[[ RECORDS SUPPLIED open ]]
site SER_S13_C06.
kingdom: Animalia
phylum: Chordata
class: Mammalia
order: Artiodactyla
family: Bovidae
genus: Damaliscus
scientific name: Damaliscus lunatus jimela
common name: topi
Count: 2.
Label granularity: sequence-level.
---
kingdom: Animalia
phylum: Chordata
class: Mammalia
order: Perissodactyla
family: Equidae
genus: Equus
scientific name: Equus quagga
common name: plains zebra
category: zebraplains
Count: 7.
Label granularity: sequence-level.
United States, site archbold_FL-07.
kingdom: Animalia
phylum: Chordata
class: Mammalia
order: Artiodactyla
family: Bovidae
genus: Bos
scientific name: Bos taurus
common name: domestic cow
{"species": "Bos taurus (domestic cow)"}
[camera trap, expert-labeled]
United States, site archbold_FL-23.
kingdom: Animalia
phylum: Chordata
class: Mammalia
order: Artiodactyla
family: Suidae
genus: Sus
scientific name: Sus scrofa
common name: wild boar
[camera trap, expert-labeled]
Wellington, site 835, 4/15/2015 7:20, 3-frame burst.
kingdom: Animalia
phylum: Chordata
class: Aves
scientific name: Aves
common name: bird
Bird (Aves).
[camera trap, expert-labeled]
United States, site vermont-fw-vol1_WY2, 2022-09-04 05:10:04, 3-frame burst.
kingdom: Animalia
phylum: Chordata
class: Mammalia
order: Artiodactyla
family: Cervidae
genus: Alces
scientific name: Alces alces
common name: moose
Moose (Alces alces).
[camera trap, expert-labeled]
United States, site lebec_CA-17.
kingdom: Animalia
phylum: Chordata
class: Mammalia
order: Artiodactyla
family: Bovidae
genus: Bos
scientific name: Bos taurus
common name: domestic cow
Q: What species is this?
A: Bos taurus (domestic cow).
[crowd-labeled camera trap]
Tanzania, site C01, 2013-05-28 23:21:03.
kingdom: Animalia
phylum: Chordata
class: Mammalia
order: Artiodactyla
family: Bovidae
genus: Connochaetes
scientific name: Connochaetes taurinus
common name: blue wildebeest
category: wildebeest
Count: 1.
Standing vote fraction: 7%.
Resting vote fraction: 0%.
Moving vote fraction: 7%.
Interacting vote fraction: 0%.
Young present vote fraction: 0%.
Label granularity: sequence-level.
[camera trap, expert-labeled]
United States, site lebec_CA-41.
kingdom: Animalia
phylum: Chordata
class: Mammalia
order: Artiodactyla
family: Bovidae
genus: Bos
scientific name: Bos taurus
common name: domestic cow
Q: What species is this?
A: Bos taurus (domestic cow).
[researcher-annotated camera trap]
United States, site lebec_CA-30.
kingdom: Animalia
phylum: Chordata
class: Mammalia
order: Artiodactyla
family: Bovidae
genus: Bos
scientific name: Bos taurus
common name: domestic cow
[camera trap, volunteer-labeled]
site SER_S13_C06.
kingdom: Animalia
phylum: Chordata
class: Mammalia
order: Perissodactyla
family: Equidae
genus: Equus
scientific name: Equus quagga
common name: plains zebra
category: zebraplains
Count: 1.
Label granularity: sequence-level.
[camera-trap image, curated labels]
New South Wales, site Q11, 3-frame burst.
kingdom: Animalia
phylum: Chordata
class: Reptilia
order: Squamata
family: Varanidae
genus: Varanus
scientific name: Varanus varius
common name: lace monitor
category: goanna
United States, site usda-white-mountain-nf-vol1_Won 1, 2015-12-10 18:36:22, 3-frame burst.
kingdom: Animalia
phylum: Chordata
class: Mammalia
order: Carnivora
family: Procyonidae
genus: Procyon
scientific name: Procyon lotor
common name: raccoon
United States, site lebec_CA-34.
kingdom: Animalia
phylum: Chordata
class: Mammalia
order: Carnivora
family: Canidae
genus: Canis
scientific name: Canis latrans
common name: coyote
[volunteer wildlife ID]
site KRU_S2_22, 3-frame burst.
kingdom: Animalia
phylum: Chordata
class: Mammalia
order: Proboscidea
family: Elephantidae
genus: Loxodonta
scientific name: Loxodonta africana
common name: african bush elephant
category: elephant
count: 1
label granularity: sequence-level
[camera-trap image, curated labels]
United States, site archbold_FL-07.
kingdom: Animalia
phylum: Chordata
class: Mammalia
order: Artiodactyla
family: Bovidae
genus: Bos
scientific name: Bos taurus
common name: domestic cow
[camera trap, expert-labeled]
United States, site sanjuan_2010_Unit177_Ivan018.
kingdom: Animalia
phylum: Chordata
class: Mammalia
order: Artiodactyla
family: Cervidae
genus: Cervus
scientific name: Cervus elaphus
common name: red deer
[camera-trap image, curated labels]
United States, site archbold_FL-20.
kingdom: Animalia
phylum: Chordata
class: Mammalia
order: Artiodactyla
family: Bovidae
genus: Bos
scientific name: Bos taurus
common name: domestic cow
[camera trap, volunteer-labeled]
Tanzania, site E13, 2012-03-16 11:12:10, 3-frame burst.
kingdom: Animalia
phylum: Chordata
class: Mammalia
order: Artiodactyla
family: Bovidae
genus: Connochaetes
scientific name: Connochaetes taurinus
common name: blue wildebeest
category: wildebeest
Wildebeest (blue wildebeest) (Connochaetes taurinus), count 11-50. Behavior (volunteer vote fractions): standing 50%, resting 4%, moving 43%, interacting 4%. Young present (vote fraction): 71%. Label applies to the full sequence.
[[ RECORDS SUPPLIED closed ]]
**ASSIGNED TASK**
Copy out all of the records, keeping every line identical.

**ANSWER BOX**
site SER_S13_C06.
kingdom: Animalia
phylum: Chordata
class: Mammalia
order: Artiodactyla
family: Bovidae
genus: Damaliscus
scientific name: Damaliscus lunatus jimela
common name: topi
Count: 2.
Label granularity: sequence-level.
---
kingdom: Animalia
phylum: Chordata
class: Mammalia
order: Perissodactyla
family: Equidae
genus: Equus
scientific name: Equus quagga
common name: plains zebra
category: zebraplains
Count: 7.
Label granularity: sequence-level.
United States, site archbold_FL-07.
kingdom: Animalia
phylum: Chordata
class: Mammalia
order: Artiodactyla
family: Bovidae
genus: Bos
scientific name: Bos taurus
common name: domestic cow
{"species": "Bos taurus (domestic cow)"}
[camera trap, expert-labeled]
United States, site archbold_FL-23.
kingdom: Animalia
phylum: Chordata
class: Mammalia
order: Artiodactyla
family: Suidae
genus: Sus
scientific name: Sus scrofa
common name: wild boar
[camera trap, expert-labeled]
Wellington, site 835, 4/15/2015 7:20, 3-frame burst.
kingdom: Animalia
phylum: Chordata
class: Aves
scientific name: Aves
common name: bird
Bird (Aves).
[camera trap, expert-labeled]
United States, site vermont-fw-vol1_WY2, 2022-09-04 05:10:04, 3-frame burst.
kingdom: Animalia
phylum: Chordata
class: Mammalia
order: Artiodactyla
family: Cervidae
genus: Alces
scientific name: Alces alces
common name: moose
Moose (Alces alces).
[camera trap, expert-labeled]
United States, site lebec_CA-17.
kingdom: Animalia
phylum: Chordata
class: Mammalia
order: Artiodactyla
family: Bovidae
genus: Bos
scientific name: Bos taurus
common name: domestic cow
Q: What species is this?
A: Bos taurus (domestic cow).
[crowd-labeled camera trap]
Tanzania, site C01, 2013-05-28 23:21:03.
kingdom: Animalia
phylum: Chordata
class: Mammalia
order: Artiodactyla
family: Bovidae
genus: Connochaetes
scientific name: Connochaetes taurinus
common name: blue wildebeest
category: wildebeest
Count: 1.
Standing vote fraction: 7%.
Resting vote fraction: 0%.
Moving vote fraction: 7%.
Interacting vote fraction: 0%.
Young present vote fraction: 0%.
Label granularity: sequence-level.
[camera trap, expert-labeled]
United States, site lebec_CA-41.
kingdom: Animalia
phylum: Chordata
class: Mammalia
order: Artiodactyla
family: Bovidae
genus: Bos
scientific name: Bos taurus
common name: domestic cow
Q: What species is this?
A: Bos taurus (domestic cow).
[researcher-annotated camera trap]
United States, site lebec_CA-30.
kingdom: Animalia
phylum: Chordata
class: Mammalia
order: Artiodactyla
family: Bovidae
genus: Bos
scientific name: Bos taurus
common name: domestic cow
[camera trap, volunteer-labeled]
site SER_S13_C06.
kingdom: Animalia
phylum: Chordata
class: Mammalia
order: Perissodactyla
family: Equidae
genus: Equus
scientific name: Equus quagga
common name: plains zebra
category: zebraplains
Count: 1.
Label granularity: sequence-level.
[camera-trap image, curated labels]
New South Wales, site Q11, 3-frame burst.
kingdom: Animalia
phylum: Chordata
class: Reptilia
order: Squamata
family: Varanidae
genus: Varanus
scientific name: Varanus varius
common name: lace monitor
category: goanna
United States, site usda-white-mountain-nf-vol1_Won 1, 2015-12-10 18:36:22, 3-frame burst.
kingdom: Animalia
phylum: Chordata
class: Mammalia
order: Carnivora
family: Procyonidae
genus: Procyon
scientific name: Procyon lotor
common name: raccoon
United States, site lebec_CA-34.
kingdom: Animalia
phylum: Chordata
class: Mammalia
order: Carnivora
family: Canidae
genus: Canis
scientific name: Canis latrans
common name: coyote
[volunteer wildlife ID]
site KRU_S2_22, 3-frame burst.
kingdom: Animalia
phylum: Chordata
class: Mammalia
order: Proboscidea
family: Elephantidae
genus: Loxodonta
scientific name: Loxodonta africana
common name: african bush elephant
category: elephant
count: 1
label granularity: sequence-level
[camera-trap image, curated labels]
United States, site archbold_FL-07.
kingdom: Animalia
phylum: Chordata
class: Mammalia
order: Artiodactyla
family: Bovidae
genus: Bos
scientific name: Bos taurus
common name: domestic cow
[camera trap, expert-labeled]
United States, site sanjuan_2010_Unit177_Ivan018.
kingdom: Animalia
phylum: Chordata
class: Mammalia
order: Artiodactyla
family: Cervidae
genus: Cervus
scientific name: Cervus elaphus
common name: red deer
[camera-trap image, curated labels]
United States, site archbold_FL-20.
kingdom: Animalia
phylum: Chordata
class: Mammalia
order: Artiodactyla
family: Bovidae
genus: Bos
scientific name: Bos taurus
common name: domestic cow
[camera trap, volunteer-labeled]
Tanzania, site E13, 2012-03-16 11:12:10, 3-frame burst.
kingdom: Animalia
phylum: Chordata
class: Mammalia
order: Artiodactyla
family: Bovidae
genus: Connochaetes
scientific name: Connochaetes taurinus
common name: blue wildebeest
category: wildebeest
Wildebeest (blue wildebeest) (Connochaetes taurinus), count 11-50. Behavior (volunteer vote fractions): standing 50%, resting 4%, moving 43%, interacting 4%. Young present (vote fraction): 71%. Label applies to the full sequence.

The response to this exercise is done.